Newbie question about text encoding

Fri Mar 6 04:02:35 EST 2015

On Friday, March 6, 2015 at 10:50:35 AM UTC+5:30, Chris Angelico wrote:
> On Fri, Mar 6, 2015 at 3:53 PM, Rustom Mody wrote:
> > My conclusion: Early adopters of unicode -- Windows and Java -- were punished
> > for their early adoption.  You can blame the unicode consortium, you can
> > blame the babel of human languages, particularly that some use characters
> > and some only (the equivalent of) what we call words.
> >
> > Or you can skip the blame-game and simply note the fact that large segments of
> > extant code-bases are currently in bug-prone or plain buggy state.
> 
> For most of the 1990s, I was writing code in REXX, on OS/2. An even
> earlier adopter, REXX didn't have Unicode support _at all_, but
> instead had facilities for working with DBCS strings. You can't get
> everything right AND be the first to produce anything. Python didn't
> make Unicode strings the default until 3.0, but that's not Unicode's
> fault.
> 
> > This includes not just bug-prone-system code such as Java and Windows but
> > seemingly working code such as python 3.
> >
> > Here is Roy's Smith post that first started me thinking that something may
> > be wrong with SMP
> > https://groups.google.com/d/msg/comp.lang.python/loYWMJnPtos/GHMC0cX_hfgJ
> >
> > Some parts are here some earlier and from my memory.
> > If details wrong please correct:
> > - 200 million records
> > - Containing 4 strings with SMP characters
> > - System made with python and mysql. SMP works with python, breaks mysql.
> >   So whole system broke due to those 4 in 200,000,000 records
> >
> > I know enough (or not enough) of unicode to be chary of statistical conclusions
> > from the above.
> > My conclusion is essentially an 'existence-proof':
> 
> Hang on hang on. Why are you blaming Python or SMP characters for
> this? The problem here is MySQL, which doesn't adequately cope with
> the full Unicode range. (Or, didn't then, or doesn't with its default
> settings. I believe you can configure current versions of MySQL to
> work correctly, though I haven't actually checked. PostgreSQL gets it
> right, that's good enough for me.)
> 
> > SMP-chars can break systems.
> > The breakage is costly-fied by the combination
> > - layman statistical assumptions
> > - BMP → SMP exercises different code-paths
> 
> Broken systems can be shown up by anything.

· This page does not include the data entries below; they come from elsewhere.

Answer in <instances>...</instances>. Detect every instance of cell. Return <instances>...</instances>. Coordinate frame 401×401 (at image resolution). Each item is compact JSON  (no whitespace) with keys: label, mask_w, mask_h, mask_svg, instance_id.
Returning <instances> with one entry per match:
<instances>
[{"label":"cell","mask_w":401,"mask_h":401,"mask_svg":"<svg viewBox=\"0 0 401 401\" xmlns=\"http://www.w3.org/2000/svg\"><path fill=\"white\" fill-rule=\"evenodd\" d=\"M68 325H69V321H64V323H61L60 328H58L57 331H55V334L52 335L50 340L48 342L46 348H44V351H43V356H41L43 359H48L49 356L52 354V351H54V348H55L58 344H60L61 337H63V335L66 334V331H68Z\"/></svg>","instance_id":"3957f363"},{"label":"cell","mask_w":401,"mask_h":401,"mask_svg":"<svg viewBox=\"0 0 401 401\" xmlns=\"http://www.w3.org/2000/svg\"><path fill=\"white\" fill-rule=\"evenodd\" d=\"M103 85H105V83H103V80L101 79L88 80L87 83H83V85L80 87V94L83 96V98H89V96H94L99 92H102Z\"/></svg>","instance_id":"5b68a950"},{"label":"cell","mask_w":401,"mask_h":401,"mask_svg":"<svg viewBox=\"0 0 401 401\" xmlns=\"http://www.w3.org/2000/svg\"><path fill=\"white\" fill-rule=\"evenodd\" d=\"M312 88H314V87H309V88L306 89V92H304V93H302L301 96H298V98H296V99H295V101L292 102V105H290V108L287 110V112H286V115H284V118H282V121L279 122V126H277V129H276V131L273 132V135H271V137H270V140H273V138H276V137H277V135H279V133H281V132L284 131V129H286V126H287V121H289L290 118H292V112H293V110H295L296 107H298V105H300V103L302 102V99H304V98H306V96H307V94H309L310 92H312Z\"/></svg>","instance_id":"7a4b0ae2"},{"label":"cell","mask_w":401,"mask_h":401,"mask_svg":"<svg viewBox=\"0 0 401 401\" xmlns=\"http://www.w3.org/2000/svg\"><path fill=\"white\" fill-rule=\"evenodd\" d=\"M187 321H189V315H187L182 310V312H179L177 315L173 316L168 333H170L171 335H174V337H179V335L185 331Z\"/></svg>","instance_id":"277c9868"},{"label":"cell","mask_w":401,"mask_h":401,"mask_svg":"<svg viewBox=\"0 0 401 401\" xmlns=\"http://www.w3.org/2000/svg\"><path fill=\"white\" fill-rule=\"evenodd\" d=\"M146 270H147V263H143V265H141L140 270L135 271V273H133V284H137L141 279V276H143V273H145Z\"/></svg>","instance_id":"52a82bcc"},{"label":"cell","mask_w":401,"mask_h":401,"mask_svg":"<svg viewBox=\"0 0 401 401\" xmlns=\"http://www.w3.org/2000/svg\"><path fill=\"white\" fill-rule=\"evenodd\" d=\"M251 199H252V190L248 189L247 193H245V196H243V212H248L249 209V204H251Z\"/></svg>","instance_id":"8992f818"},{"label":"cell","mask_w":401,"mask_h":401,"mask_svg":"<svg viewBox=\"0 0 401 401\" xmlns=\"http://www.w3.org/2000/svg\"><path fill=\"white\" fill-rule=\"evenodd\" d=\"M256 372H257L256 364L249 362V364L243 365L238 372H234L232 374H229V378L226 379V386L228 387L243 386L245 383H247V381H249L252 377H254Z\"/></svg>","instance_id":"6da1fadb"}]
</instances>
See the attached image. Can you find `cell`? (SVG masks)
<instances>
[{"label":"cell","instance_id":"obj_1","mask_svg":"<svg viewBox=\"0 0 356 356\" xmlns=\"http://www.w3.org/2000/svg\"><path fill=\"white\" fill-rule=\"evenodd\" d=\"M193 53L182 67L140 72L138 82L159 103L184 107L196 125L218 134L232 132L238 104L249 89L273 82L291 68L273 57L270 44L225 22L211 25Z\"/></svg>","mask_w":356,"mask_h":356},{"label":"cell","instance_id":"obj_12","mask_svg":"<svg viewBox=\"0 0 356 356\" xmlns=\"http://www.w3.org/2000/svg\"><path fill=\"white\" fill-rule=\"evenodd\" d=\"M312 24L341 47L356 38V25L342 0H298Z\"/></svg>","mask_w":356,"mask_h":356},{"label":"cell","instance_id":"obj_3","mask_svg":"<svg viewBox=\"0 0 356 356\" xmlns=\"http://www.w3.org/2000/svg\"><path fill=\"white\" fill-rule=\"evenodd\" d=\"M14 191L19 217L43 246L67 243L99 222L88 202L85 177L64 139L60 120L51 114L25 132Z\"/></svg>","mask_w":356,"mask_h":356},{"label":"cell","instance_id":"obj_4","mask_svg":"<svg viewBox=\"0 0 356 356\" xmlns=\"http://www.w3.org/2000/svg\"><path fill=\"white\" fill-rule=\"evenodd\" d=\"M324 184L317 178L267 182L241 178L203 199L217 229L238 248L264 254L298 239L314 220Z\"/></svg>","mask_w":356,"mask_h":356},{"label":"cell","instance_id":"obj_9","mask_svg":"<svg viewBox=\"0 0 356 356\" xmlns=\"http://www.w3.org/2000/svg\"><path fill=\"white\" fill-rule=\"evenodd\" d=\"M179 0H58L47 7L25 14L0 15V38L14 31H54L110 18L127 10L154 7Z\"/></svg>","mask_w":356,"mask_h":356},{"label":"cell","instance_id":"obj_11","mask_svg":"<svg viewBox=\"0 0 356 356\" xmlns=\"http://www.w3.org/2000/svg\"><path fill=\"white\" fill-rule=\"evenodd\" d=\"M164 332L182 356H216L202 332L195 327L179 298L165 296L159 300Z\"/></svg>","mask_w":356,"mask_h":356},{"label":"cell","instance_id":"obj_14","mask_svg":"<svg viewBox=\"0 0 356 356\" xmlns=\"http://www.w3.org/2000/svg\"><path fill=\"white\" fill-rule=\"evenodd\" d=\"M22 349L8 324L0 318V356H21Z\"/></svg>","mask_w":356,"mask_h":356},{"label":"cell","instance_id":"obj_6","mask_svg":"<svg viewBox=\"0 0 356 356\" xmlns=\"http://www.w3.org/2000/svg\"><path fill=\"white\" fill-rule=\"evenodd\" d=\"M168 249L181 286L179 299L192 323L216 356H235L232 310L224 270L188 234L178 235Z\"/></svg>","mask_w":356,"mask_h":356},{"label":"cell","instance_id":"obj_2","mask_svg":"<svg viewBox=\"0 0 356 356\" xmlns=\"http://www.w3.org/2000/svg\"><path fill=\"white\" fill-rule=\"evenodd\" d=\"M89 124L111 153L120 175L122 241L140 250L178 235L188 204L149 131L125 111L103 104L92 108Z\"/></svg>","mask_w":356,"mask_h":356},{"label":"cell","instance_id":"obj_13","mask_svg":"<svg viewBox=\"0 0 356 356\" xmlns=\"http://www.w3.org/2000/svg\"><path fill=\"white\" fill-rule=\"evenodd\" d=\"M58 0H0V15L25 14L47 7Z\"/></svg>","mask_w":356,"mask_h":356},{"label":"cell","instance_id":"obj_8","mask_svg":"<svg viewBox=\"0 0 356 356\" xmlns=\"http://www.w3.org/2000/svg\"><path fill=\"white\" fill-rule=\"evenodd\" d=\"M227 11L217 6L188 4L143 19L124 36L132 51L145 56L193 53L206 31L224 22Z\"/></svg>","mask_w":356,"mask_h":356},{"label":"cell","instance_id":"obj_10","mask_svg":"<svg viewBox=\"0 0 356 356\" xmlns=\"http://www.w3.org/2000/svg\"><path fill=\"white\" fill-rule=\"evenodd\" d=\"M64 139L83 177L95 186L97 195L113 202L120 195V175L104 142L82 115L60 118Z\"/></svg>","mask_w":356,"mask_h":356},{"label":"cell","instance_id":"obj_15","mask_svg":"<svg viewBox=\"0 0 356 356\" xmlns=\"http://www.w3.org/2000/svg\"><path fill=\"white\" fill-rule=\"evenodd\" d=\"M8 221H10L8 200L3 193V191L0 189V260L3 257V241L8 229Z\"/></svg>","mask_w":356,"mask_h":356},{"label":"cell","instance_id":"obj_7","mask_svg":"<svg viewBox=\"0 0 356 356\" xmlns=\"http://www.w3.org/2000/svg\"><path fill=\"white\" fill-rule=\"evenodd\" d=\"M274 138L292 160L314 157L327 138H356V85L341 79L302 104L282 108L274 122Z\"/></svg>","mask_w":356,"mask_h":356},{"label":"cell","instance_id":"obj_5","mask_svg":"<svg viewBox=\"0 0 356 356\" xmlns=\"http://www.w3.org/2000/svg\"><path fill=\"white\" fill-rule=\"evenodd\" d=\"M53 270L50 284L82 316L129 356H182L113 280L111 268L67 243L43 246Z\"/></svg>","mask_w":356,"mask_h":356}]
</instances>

Suppose you have a program
> that breaks when it gets a NUL character (not unknown in C code); is
> the fault with the Unicode consortium for allocating something at
> codepoint 0, or the code that can't cope with a perfectly normal
> character?

Strawman.

Lets please stick to UTF-16 shall we?

Now tell me:
- Is it broken or not?
- Is it widely used or not?
- Should programmers be careful of it or not?
- Should programmers be warned about it or not?